Symptoms of Acute Tonsillitis
Acute bacterial tonsillitis presents with sudden-onset sore throat, fever (101-104°F), tonsillar exudates, tender anterior cervical lymphadenopathy, and notably the absence of cough. 1
Core Clinical Features
The hallmark presentation includes:
- Sudden onset of sore throat with tonsillopharyngeal erythema, often with tonsillar exudates 2, 1
- High fever ranging from 38°C to 40°C (101-104°F) 3, 1
- Tender and enlarged anterior cervical lymph nodes 3, 1
- Absence of cough - this is a critical distinguishing feature from viral causes 3, 1
The American Heart Association emphasizes that the absence of cough is particularly important for differentiating bacterial from viral tonsillitis 1. When cough, coryza, hoarseness, conjunctivitis, or diarrhea are present, viral etiology is much more likely 1.

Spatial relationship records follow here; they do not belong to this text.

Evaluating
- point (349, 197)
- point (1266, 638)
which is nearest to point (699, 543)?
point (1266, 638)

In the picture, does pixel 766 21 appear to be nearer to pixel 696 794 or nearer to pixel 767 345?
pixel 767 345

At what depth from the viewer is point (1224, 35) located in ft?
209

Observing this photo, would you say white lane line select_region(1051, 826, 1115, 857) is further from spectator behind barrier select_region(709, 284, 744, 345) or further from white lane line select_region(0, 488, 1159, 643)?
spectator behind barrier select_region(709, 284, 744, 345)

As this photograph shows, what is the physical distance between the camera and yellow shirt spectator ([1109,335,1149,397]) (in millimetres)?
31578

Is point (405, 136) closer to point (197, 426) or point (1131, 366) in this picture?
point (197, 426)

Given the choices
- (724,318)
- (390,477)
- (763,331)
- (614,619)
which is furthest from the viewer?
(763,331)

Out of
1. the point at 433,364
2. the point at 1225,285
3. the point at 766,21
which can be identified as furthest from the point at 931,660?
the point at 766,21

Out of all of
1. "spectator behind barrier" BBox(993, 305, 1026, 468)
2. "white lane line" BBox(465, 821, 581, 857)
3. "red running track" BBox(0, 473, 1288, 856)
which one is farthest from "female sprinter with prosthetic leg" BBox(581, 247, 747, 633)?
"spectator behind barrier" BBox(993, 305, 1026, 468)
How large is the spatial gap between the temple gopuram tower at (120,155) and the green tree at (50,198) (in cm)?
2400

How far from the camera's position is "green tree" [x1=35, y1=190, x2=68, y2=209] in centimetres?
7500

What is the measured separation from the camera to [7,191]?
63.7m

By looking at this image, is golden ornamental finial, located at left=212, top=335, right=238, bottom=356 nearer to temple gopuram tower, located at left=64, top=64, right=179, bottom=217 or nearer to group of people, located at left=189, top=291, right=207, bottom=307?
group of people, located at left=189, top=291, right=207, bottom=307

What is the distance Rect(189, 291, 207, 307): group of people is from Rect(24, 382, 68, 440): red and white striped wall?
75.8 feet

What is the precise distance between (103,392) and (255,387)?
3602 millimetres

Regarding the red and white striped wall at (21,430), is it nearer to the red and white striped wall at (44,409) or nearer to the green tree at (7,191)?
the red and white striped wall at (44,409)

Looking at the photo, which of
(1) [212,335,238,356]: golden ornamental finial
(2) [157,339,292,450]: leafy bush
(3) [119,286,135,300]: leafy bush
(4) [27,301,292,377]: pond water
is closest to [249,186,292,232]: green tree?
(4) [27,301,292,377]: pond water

Additional Common Symptoms
Beyond the core features, patients may experience:
- Headache, abdominal pain, nausea, and vomiting - especially common in children 1
- Soft palate petechiae and beefy red, swollen uvula 1
- Difficulty swallowing due to tonsillar inflammation and pain 4
Age-Specific Considerations
The presentation varies by age group:
- School-aged children (5-15 years) are the primary affected population, with Group A streptococcus accounting for 15-30% of cases 1
- Children under 3 years may present with less specific findings, such as excoriated nares or purulent nasal discharge 1
- Teenagers and adults often have atypical presentations 2
Red Flag Symptoms Requiring Urgent Evaluation
Certain symptoms warrant immediate assessment for life-threatening complications:
- Difficulty swallowing or drooling 3, 1
- Neck tenderness or swelling 3, 1
- Persistent fever with rigors and night sweats 1
- Signs of airway obstruction 1
These symptoms may indicate peritonsillar abscess, parapharyngeal abscess, epiglottitis, or Lemierre syndrome 3.
Critical Diagnostic Pitfall
No single symptom is specific enough to diagnose bacterial tonsillitis without microbiological confirmation. 1 The American Heart Association and multiple other societies emphasize that rapid antigen detection testing and/or throat culture for Group A Streptococcus must be performed before initiating antibiotics 3, 5, 1. Initiating antibiotic therapy without confirming GAS infection leads to unnecessary antibiotic use and contributes to resistance 3, 5.
Distinguishing Bacterial from Viral Tonsillitis
Viral tonsillitis typically presents differently:
- Usually without high fever 3
- Often without tonsillar exudate 3
- Frequently without cervical lymphadenopathy 3
- Commonly accompanied by cough, coryza, or conjunctivitis 1
The presence of these viral features should prompt supportive care rather than antibiotics 4.